> _OBJECTIVE A_: According to the forum thread on speaker crossovers, how many dB per octave does a third order crossover roll off?
> _OBJECTIVE B_: Extend the forum thread on speaker crossovers, starting right after its final sentence.

> _TEXT TO READ_:
Crossovers

If you pay me, I'll put it into laymans terms. $200/hr.

Should take 10-12 hours, to get you the basics so you can build on that foundation.

What you're asking is so broad and vast that quite literally I have offerred you a bargain.

Crossovers are about division thus math is necessary to explain what is happening with any kind of precision.

So what I recommend as "cliff notes" to get you started is get a DIY book like the Loudspeaker Cookbook by vance Dickason or I think martin Collums book touches on the subject too. The fact is very few speakers have text book crossovers in them despite what they claim since most drivers do not not exhibit text book responses and with phenomena like the baffle step etc. this will alter a crossover from stock too.

I'm afraid it takes some time and initiative to get to where even "layman's explanation" can be understood otherwise you will be in a world of mostly false generalizations...worse off than you are now.

Thus I look to your own vision statement and say you will need some DIY experience and some math. Without understanding the basic elements you will be lost on the concepts. You have to meet it atleast half way, learn the math and the relevent vocabulary and the concepts will make more sense. Otherwise you'll just be kidding yourself.

The orders are the degree of turn over at the knee, the point where the cross over rolls your drivers off. The 1st order is 6db/octave, and the 2nd is 12, and 3rd is 18, and 4th order is 24db/octave. The higher the order the sharper the cut-off. The type of filter, Bessel, LinkR, Butterworth, etc describe the circuit apporach to the design. All are quite similiar and different type have different plus and minus's to them. The LinkwitzR, type is often used in D'Appolitto type designs for it's advantage if phase projection.

So without getting into math, that's about as clean as I can tell it.

loon

In simple terms, first order is the simplest and things become more complex as you the order number increases.

You can say roughly that the order number relates to the number of major components in line (series) with each driver. A first order has one part in line with each driver - a cap with the tweeter, and an inductor with the woofer.

Not to get too technical, but a second order crossover adds an inductor in parallel to the tweeter, and a cap in parallel to the woofer. Third order adds another cap in series with the tweeter, and inductor in series with the woofer. Fourth order does the same thing the second order did to the first order on a third order network.

Despite most trying to make this stuff rocket science, it's nowhere near as complicated as we are led to believe. But, watch how many disagree with me here in this thread...

It's not quite as complex as the first post states.

Let's say you have a two way system and you want the crossover point to be 1000 Hz. The crossover separates the frequencies so each driver gets the appropriate ones, below 1000 to the woofer, above 1000 to the tweeter. However, there is no such thing as a perfect crossover so it can't just stop at 1000, (termed a brick wall filter) which in the case of the woofer would be 999 getting through at full strength, but 1001 being completely blocked.

> _INFORMATION SUPPLIED_:
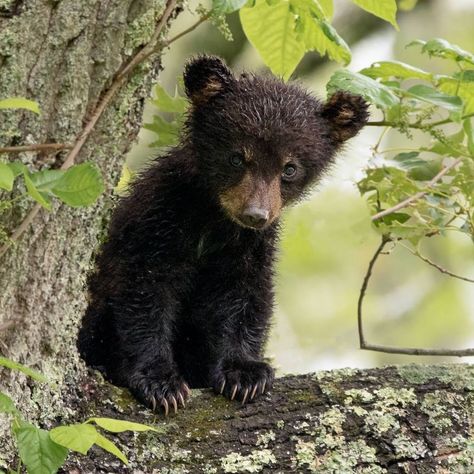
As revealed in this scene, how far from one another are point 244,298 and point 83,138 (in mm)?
2357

> _TASK RESULT A_: 18 dB per octave.

> _TASK RESULT B_:
The order tells you how fast the response drops off beyond the cutoff frequency like loontoon says and this is determined by the complexity of the crossover as Trejla points out. The higher the order the faster the signal drops off beyond the cutoff frequency, i.e. the more it acts like a perfect brick wall type filter. So it seems that higher order would be better, but all filters introduce phases shifts, and the higher the order the more complex these phase shifts become, and depending on the design it can also start to have amplitude peaks and dips in it's response that extend into the frequency range it is designed to pass.

The fourth order Linkwitz-Riley that you asked about is a design that some feel has a roll off rate and phase response that is the best compromise between a higher rolloff and flatter phase response. Others feel that anything beyond a simple first order filter introduces too much phase shift to be acceptable.

A full understanding does require a lot of study and a lot of math but the basics are just that, pretty basic.

Okay, well that was all pretty helpful. In any case, it helped answer my underlying question. It seems that many people feel that lower order xovers are the "purest" method, in that due to their simplicity, they "color" the sound the least. Less components = more direct reproduction. I've seen it argued that higher order xovers can introduce more problems than they solve. So, my underlying question was, are higher order/more complicated xovers "bad"? It appears that the answer, like most things audio is, "it depends."

If I've misinterpreted anything here, please let me know. Also, is it logical to assume that as you add more drivers, the crossover necessarily becomes more complicated? (I.e., a 4-way system is going to be more complicated than a two-way)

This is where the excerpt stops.